Fil d'Ariane
Un lycéen de 16 ans a été tué au cours de heurts avec les forces de sécurité dans le sud du Sénégal, secoué depuis huit jours par le report surprise de l'élection présidentielle, portant à trois le nombre de tués depuis le début de la contestation.
Des manifestants protestent contre la décision du président Macky Sall de reporter l'élection du 25 février, à Dakar, au Sénegal, le 9 février 2024.
Landing Camara (dit Diedhiou) est mort samedi 10 février au soir des suites de ses blessures à l'hôpital régional de Ziguinchor, fief de la figure de l'opposition emprisonné Ousmane Sonko, où des affrontements entre groupes de jeunes et forces de sécurité se sont poursuivis.
Dans un message publié sur les réseaux sociaux, l'ambassade des États-Unis au Sénégal a présenté ses condoléances aux familles et amis des victimes. "Nous exhortons toutes les parties à agir de manière pacifique et mesurée, et nous continuons à demander au président Sall de rétablir le calendrier électoral, de restaurer la confiance et d'apaiser la situation", a-t-elle déclaré.
Le président Macky Sall a pris de court tout le monde en reportant les élections à trois semaines du scrutin, une décision entérinée par l'Assemblée nationale qui a voté un ajournement de l'échéance électorale au 15 décembre, après avoir expulsé par la force les députés de l'opposition.
L'Assemblée a aussi voté le maintien au pouvoir de Macky Sall jusqu'à la prise de fonctions de son successeur, vraisemblablement début 2025. Son deuxième mandat expirait officiellement le 2 avril.
Vendredi, l'ensemble du pays a été secoué par une contestation d'ampleur, qui a été réprimée par les forces de sécurité. Celles-ci dispersaient le moindre rassemblement en tirant des gaz lacrymogènes.
La majorité des villes ont retrouvé leur calme, dont Dakar, la capitale. Mais à Ziguinchor, chef-lieu de Casamance, les heurts ont continué, mettant aux prises des dizaines de jeunes, parfois très jeunes, qui ont formé des barrages et jeté des pierres, aux forces de sécurité.
"Un jeune de 19 ans a reçu un projectile sur la tête et il est décédé de ses blessures à la réanimation hier soir", a déclaré un responsable hospitalier sous couvert de l'anonymat.
"Il y a eu plusieurs blessés graves pendant les manifestations et l'un est décédé. Il a été atteint d'une balle à la tête", a affirmé de son côté Abdou Sané, coordinateur du parti d'opposition Pastef à Ziguinchor.
Le garçon était un lycéen qui habitait le quartier communément appelé "Grand Dakar" à Ziguinchor, a-t-il précisé.
Une enquête a aussi été ouverte après la mort vendredi 9 février d'un étudiant en géographie de 22 ans à Saint-Louis (nord) dans des circonstances encore floues. Un vendeur ambulant a également succombé à ses blessures samedi à Dakar, victime selon ses proches d'un tir de gendarme la veille.
Le report de la présidentielle a soulevé une indignation largement partagée sur les réseaux sociaux, l'opposition criant au "coup d’État constitutionnel".
Les partenaires internationaux du Sénégal ont exprimé leur préoccupation et appelé à organiser des élections le plus rapidement possible. Samedi, la mobilisation s'est étendue à la diaspora, avec des manifestations qui ont drainé quelques milliers de personnes à Paris et Berlin.
La répression des manifestations au Sénégal a suscité l'indignation de l'opposition. "Nous prenons à témoin la communauté régionale et internationale, face aux dérives de ce pouvoir finissant", a déclaré Khalifa Sall, l'un des principaux candidats à la présidentielle.

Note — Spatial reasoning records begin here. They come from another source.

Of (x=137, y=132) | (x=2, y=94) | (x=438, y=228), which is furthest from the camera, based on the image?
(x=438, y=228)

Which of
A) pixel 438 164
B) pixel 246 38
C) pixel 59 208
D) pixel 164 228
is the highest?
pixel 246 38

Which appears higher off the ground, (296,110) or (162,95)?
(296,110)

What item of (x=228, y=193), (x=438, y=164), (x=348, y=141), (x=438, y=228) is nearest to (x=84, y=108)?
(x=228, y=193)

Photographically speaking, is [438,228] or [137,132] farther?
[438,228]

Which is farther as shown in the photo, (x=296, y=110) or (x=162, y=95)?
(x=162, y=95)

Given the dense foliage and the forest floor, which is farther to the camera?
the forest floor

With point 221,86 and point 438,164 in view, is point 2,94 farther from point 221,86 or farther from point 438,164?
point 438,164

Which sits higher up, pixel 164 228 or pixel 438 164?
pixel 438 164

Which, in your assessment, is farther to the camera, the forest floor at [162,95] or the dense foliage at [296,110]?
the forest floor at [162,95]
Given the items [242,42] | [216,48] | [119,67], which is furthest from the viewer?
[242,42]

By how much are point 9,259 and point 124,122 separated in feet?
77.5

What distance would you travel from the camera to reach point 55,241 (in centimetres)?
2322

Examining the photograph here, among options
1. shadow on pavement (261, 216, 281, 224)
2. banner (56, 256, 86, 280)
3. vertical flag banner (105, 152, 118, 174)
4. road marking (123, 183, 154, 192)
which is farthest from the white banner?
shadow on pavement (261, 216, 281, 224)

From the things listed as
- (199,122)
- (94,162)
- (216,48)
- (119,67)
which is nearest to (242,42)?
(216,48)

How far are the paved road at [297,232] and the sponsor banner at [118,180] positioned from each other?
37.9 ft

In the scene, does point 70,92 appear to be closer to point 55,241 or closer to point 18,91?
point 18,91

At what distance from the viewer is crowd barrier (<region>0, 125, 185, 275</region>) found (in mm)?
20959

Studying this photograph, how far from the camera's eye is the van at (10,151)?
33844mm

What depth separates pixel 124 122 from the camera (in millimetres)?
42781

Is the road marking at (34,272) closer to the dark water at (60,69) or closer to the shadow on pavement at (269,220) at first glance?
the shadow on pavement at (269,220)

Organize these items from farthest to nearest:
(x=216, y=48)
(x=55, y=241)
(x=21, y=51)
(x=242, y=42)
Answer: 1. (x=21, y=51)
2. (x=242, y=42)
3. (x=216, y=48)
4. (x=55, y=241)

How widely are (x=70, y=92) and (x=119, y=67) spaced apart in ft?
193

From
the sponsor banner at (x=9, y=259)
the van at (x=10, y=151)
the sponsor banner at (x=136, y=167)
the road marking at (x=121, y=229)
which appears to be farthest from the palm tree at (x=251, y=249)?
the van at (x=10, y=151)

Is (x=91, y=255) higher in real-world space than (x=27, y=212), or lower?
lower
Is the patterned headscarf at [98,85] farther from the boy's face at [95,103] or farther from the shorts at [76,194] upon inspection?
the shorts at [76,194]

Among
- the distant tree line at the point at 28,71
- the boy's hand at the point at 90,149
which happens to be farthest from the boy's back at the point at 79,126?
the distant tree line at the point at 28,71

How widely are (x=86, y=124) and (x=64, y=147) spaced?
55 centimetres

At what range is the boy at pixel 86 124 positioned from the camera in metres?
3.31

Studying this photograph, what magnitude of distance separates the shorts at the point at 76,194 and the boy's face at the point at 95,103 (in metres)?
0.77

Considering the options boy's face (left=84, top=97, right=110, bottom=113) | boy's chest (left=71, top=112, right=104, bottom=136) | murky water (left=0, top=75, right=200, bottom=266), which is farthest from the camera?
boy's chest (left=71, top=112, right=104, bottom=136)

La coalition du candidat antisystème Bassirou Diomaye Faye, qui a reçu le soutien d'Ousmane Sonko, a dénoncé "la brutalité des forces de sécurité qui ont exercé des violences inouïes".
Elle a salué "les efforts" de la société civile et des acteurs politiques pour "faire barrage au coup d’État constitutionnel" du président Sall et maintenir la présidentielle le 25 février.
Une nouvelle manifestation lancée par un collectif de la société civile, Aar Sunu Election ("Protégeons notre élection"), est prévue mardi 13 février.
Face à la répression, "il faut une stratégie de lutte citoyenne. La désobéissance civile est une arme que l'on va utiliser pour mettre ce pays à l'arrêt et rétablir la légalité constitutionnelle", a déclaré Malick Diop, coordinateur de ce collectif.